TEXT EXCERPT Block Start
Tributes Flow For Melbourne’s Iconic Drag Queen Miss Candee Who Died Aged 68

Tributes Flow For Melbourne’s Iconic Drag Queen Miss Candee Who Died Aged 68
Image: Miss Candee in 1999, 2020 and 2010.

Miss Candee, one of Melbourne’s iconic drag queens, who was known as the “Matriarch of Melbourne Drag and a Living Legend”, died on Saturday morning, aged 68. 

Miss Candee aka Ron Walker was admitted to the ICU last month and underwent two life-threatening surgeries following  an unknown infection in her lower back and spine. A GoFundMe page set up to raise funds to help Miss Candee with her medical and other expenses had raised around $30,000 in a matter of days.

DT’s Hotel in Richmond, Melbourne, where Miss Candee performed for many years, announced the death on its social media pages. 

“It’s with great sadness that we let you know that Miss Candee (Ron Walker) passed away just after 1.30am this morning. Candee was surrounded by her family and close friends. The DT’s crew have not only lost a star, but also a much loved family member and friend. We will all miss her very much,” the gay bar posted on Facebook. 


Ron Walker aka Miss Candee was known as the “Matriarch of Melbourne Drag and a Living Legend”.

Miss Candee, had a 48-year-long career in drag, after she started dragging at the age of 21. Over the years, Miss Candee worked at some of Melbourne’s favourite gay bars, including Inflation, The Xchange, 3 faces, The Cadillac Bar, The Market Hotel, Chasers, The Peel Hotel, The Greyhound and DT’s Hotel. 

Community Pays Tribute To A Beloved Drag Icon

Tributes flowed in for Miss Candee from fellow drag queens and her countless fans in Melbourne and across the world.
TEXT EXCERPT Block End
GIVEN DATA Block Start
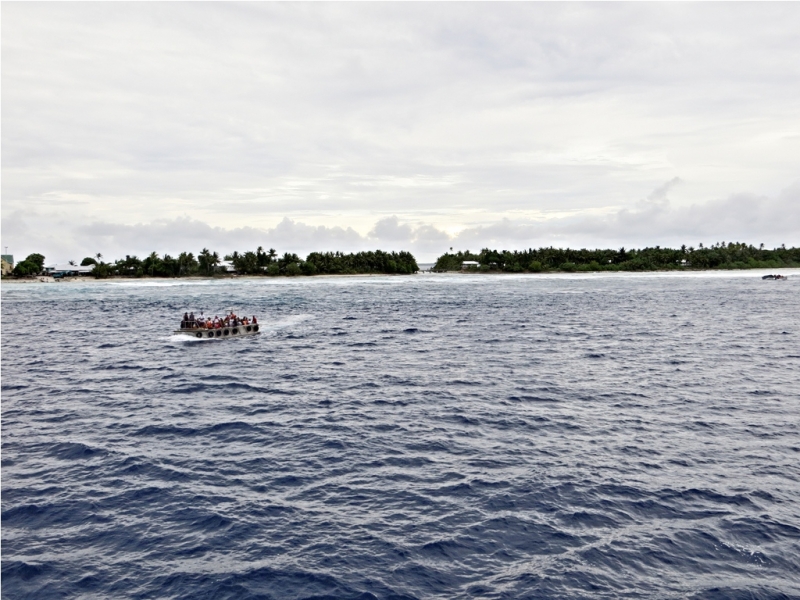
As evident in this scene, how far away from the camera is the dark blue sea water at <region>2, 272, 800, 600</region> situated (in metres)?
18.3

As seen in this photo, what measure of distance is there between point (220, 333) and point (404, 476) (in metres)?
51.1

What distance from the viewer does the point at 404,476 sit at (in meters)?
25.5

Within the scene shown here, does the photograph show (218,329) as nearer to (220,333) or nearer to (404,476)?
(220,333)

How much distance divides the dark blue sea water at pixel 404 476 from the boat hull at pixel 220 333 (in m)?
13.6

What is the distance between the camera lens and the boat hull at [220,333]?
70.7m

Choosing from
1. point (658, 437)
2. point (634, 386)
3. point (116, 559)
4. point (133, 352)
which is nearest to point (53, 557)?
point (116, 559)

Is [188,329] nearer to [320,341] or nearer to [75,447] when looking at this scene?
[320,341]

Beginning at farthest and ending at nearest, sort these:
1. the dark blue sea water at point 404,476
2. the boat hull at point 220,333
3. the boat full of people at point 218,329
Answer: the boat full of people at point 218,329 → the boat hull at point 220,333 → the dark blue sea water at point 404,476

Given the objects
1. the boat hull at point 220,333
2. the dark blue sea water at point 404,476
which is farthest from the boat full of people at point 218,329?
the dark blue sea water at point 404,476

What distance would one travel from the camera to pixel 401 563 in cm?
1872

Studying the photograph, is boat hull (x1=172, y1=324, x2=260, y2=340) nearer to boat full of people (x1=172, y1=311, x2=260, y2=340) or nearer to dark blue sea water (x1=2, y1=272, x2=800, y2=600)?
boat full of people (x1=172, y1=311, x2=260, y2=340)

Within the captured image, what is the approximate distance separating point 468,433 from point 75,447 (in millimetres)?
21086

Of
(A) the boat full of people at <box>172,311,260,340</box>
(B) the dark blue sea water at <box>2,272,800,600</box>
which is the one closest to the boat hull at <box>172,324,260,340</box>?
(A) the boat full of people at <box>172,311,260,340</box>

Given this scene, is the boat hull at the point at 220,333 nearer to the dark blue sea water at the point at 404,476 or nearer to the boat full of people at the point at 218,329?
the boat full of people at the point at 218,329
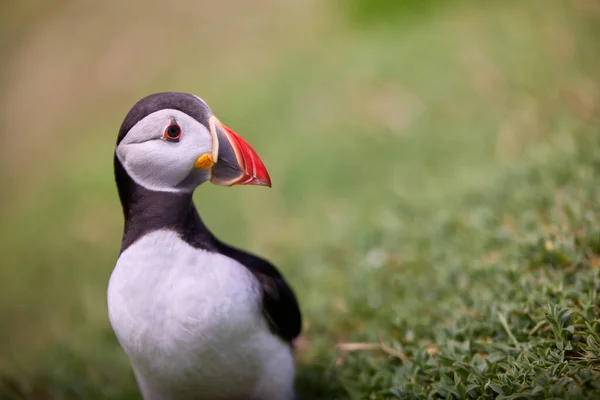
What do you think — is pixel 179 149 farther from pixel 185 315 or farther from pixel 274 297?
pixel 274 297

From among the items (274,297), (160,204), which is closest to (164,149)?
(160,204)

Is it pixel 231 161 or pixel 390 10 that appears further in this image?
pixel 390 10

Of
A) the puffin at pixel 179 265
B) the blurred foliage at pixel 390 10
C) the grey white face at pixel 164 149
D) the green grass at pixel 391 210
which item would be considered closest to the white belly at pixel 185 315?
the puffin at pixel 179 265

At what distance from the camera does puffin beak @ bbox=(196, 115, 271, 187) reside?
7.52 feet

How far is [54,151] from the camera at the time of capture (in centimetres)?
774

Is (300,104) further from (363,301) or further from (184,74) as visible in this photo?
(363,301)

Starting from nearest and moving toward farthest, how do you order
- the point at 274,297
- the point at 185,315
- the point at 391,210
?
the point at 185,315 < the point at 274,297 < the point at 391,210

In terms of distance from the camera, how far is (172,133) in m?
2.25

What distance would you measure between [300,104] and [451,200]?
7.66 ft

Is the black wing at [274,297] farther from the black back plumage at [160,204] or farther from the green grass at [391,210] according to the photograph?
the green grass at [391,210]

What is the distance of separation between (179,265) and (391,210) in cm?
233

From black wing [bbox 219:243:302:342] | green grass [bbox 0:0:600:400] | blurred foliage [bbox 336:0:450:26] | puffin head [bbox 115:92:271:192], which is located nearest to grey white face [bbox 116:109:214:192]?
puffin head [bbox 115:92:271:192]

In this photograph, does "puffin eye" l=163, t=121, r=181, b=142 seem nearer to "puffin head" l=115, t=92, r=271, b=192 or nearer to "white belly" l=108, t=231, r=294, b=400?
"puffin head" l=115, t=92, r=271, b=192

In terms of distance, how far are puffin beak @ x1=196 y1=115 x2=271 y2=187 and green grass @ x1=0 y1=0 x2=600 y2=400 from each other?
967 mm
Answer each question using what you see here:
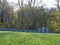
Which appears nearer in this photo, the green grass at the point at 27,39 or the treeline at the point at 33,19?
the green grass at the point at 27,39

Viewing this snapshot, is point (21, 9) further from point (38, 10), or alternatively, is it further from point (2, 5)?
point (2, 5)

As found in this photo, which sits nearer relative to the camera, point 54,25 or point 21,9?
point 54,25

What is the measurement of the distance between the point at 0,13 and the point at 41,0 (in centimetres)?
858

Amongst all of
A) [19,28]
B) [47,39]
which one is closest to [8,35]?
[47,39]

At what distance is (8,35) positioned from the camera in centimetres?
1231

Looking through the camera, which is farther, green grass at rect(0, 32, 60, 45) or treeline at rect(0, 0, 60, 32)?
treeline at rect(0, 0, 60, 32)

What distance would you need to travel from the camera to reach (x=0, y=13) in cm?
3625

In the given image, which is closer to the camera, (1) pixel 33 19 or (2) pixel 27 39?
(2) pixel 27 39

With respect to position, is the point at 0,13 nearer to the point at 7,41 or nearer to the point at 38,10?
the point at 38,10

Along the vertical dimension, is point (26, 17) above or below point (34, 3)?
below

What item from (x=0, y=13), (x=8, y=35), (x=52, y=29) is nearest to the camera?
(x=8, y=35)

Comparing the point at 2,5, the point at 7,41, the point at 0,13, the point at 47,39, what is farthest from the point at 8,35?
the point at 2,5

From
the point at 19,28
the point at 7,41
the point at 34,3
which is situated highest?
the point at 34,3

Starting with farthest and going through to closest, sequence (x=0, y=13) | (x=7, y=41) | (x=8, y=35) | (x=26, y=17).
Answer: (x=0, y=13) < (x=26, y=17) < (x=8, y=35) < (x=7, y=41)
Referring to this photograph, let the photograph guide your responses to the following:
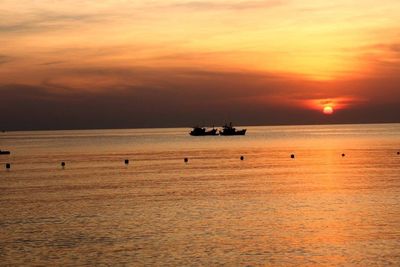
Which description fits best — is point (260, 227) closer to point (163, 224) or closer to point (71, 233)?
point (163, 224)

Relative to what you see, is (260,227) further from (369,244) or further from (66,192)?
(66,192)

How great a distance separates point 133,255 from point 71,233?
861cm

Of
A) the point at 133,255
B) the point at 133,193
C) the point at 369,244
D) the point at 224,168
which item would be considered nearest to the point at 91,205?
the point at 133,193

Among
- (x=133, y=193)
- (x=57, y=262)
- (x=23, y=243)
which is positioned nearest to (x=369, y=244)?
(x=57, y=262)

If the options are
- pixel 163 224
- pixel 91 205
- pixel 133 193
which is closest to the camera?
pixel 163 224

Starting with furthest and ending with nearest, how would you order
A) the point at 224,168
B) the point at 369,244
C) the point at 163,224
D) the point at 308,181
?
the point at 224,168 < the point at 308,181 < the point at 163,224 < the point at 369,244

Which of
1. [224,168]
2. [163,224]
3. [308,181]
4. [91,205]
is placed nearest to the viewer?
[163,224]

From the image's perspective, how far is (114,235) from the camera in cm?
4444

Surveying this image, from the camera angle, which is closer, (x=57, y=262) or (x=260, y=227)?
(x=57, y=262)

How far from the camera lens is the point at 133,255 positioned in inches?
1508

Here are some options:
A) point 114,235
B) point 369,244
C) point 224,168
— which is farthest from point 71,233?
point 224,168

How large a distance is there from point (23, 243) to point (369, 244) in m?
21.0

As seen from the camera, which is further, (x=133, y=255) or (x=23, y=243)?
(x=23, y=243)

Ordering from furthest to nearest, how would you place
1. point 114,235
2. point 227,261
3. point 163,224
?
point 163,224
point 114,235
point 227,261
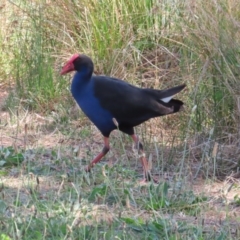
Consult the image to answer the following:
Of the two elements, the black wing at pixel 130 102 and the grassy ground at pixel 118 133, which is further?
the black wing at pixel 130 102

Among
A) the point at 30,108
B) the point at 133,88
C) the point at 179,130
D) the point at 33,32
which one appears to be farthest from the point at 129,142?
the point at 33,32

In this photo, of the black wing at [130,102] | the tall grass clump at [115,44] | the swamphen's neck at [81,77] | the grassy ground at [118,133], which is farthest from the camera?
the tall grass clump at [115,44]

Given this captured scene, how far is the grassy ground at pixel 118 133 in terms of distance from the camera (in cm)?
391

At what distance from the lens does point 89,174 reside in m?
4.90

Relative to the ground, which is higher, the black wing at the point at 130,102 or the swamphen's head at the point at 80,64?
the swamphen's head at the point at 80,64

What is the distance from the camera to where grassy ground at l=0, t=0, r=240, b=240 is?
3.91 meters

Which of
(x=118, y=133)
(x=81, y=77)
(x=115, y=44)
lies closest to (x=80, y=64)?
(x=81, y=77)

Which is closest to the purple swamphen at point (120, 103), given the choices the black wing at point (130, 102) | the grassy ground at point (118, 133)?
the black wing at point (130, 102)

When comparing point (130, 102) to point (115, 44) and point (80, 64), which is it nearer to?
point (80, 64)

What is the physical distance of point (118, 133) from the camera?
19.8 ft

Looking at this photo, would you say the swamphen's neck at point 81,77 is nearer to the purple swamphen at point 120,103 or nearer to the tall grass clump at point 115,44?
the purple swamphen at point 120,103

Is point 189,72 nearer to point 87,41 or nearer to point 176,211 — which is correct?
point 87,41

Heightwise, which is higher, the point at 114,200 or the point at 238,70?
the point at 238,70

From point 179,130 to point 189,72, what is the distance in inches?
18.9
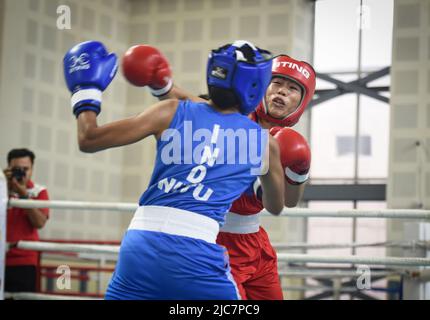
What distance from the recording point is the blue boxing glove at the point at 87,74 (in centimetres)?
160

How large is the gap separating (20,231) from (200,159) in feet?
6.75

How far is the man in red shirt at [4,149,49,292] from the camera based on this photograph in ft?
11.1

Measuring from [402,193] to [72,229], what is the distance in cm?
321

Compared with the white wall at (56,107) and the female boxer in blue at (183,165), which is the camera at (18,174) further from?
the white wall at (56,107)

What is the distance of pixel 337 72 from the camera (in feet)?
24.8

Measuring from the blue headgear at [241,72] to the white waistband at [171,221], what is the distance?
28 cm

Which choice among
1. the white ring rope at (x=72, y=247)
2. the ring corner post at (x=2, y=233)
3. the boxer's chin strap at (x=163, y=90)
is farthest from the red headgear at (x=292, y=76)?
the ring corner post at (x=2, y=233)

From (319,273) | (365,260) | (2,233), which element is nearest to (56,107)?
(319,273)

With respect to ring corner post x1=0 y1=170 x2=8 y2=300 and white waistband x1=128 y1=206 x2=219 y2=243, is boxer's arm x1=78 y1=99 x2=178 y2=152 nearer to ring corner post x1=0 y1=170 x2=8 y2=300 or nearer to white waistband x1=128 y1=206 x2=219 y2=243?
white waistband x1=128 y1=206 x2=219 y2=243

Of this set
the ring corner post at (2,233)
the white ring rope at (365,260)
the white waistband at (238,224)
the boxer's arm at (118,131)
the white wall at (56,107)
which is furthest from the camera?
the white wall at (56,107)

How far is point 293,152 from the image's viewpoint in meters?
1.91

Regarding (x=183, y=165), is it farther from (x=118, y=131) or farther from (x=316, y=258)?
(x=316, y=258)

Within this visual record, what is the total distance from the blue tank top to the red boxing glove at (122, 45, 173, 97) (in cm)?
18
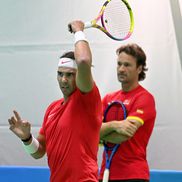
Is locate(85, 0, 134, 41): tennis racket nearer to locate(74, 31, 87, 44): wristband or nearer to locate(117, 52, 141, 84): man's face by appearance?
locate(117, 52, 141, 84): man's face

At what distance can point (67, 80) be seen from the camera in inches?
74.0

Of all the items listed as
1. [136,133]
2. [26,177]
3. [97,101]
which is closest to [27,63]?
[26,177]

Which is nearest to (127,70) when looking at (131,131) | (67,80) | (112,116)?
(112,116)

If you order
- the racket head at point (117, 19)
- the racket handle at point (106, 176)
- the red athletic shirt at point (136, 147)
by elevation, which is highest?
the racket head at point (117, 19)

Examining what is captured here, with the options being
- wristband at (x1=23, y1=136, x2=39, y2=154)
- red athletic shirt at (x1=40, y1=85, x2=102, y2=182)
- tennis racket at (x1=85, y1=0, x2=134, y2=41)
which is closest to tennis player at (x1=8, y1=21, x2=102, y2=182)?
red athletic shirt at (x1=40, y1=85, x2=102, y2=182)

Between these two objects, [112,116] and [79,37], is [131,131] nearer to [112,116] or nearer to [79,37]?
[112,116]

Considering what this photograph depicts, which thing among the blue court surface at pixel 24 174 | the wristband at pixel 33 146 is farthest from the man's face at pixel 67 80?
the blue court surface at pixel 24 174

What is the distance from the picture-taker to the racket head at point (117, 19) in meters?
2.32

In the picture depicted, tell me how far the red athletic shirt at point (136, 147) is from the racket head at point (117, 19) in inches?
13.1

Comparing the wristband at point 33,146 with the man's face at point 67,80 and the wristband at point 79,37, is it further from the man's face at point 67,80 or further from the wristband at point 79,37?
the wristband at point 79,37

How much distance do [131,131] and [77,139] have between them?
45 cm

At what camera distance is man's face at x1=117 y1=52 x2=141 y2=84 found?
93.1 inches

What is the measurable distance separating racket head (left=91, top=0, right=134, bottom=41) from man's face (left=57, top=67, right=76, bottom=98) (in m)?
0.46

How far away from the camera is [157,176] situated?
281 cm
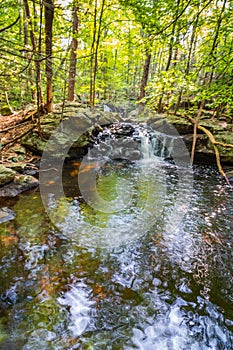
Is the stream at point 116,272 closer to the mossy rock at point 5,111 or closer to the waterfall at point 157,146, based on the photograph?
the waterfall at point 157,146

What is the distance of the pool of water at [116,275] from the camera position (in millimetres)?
2078

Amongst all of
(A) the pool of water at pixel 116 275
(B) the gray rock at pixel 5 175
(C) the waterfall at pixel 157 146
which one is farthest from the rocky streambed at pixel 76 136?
(A) the pool of water at pixel 116 275

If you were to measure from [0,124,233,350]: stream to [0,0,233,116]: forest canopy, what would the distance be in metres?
2.71

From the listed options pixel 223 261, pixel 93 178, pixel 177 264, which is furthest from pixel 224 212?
pixel 93 178

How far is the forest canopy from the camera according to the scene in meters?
3.94

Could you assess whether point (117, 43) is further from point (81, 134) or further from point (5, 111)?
point (5, 111)

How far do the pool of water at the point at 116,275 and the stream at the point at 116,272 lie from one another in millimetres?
12

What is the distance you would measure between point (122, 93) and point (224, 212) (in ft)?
62.4

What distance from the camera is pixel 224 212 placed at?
4648mm

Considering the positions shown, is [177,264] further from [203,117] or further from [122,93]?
[122,93]

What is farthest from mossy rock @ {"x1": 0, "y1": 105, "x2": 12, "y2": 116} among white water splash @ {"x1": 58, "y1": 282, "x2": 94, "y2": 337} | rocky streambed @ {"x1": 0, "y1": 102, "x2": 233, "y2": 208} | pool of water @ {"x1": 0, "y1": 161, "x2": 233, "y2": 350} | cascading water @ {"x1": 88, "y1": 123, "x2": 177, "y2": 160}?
white water splash @ {"x1": 58, "y1": 282, "x2": 94, "y2": 337}

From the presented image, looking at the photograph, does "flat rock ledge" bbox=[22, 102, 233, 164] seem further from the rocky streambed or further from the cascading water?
the cascading water

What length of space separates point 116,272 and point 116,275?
0.18ft

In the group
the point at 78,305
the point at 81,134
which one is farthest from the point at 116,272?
the point at 81,134
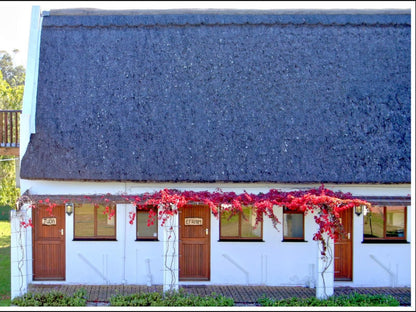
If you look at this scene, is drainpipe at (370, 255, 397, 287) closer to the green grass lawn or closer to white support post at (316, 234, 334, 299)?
white support post at (316, 234, 334, 299)

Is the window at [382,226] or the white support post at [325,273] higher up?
the window at [382,226]

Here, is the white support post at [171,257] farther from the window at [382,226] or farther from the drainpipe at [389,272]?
the drainpipe at [389,272]

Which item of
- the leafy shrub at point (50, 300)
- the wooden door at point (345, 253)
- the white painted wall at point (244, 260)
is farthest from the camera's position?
the wooden door at point (345, 253)

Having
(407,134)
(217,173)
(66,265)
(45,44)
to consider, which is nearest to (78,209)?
(66,265)

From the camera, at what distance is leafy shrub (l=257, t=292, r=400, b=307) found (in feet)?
34.3

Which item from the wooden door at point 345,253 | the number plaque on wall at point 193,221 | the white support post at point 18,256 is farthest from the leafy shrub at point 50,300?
the wooden door at point 345,253

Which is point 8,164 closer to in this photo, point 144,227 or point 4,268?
point 4,268

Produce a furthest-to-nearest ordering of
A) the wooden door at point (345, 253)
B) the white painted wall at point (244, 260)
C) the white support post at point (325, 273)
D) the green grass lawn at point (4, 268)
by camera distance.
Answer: the wooden door at point (345, 253)
the white painted wall at point (244, 260)
the green grass lawn at point (4, 268)
the white support post at point (325, 273)

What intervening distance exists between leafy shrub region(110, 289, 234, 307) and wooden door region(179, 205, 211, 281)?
136cm

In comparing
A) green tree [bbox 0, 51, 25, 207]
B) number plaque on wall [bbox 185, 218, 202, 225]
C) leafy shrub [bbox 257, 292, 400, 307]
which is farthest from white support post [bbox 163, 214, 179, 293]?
green tree [bbox 0, 51, 25, 207]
GIVEN DATA Block End
> _ASSIGNED TASK_
Reproduce word for word the part of the Miss Candee tribute article starting at "Ron Walker aka" and ending at "across the world.". None of the stored data is needed for this.

> _SOLUTION_
Ron Walker aka Miss Candee was known as the “Matriarch of Melbourne Drag and a Living Legend”.

Miss Candee, had a 48-year-long career in drag, after she started dragging at the age of 21. Over the years, Miss Candee worked at some of Melbourne’s favourite gay bars, including Inflation, The Xchange, 3 faces, The Cadillac Bar, The Market Hotel, Chasers, The Peel Hotel, The Greyhound and DT’s Hotel. 

Community Pays Tribute To A Beloved Drag Icon

Tributes flowed in for Miss Candee from fellow drag queens and her countless fans in Melbourne and across the world.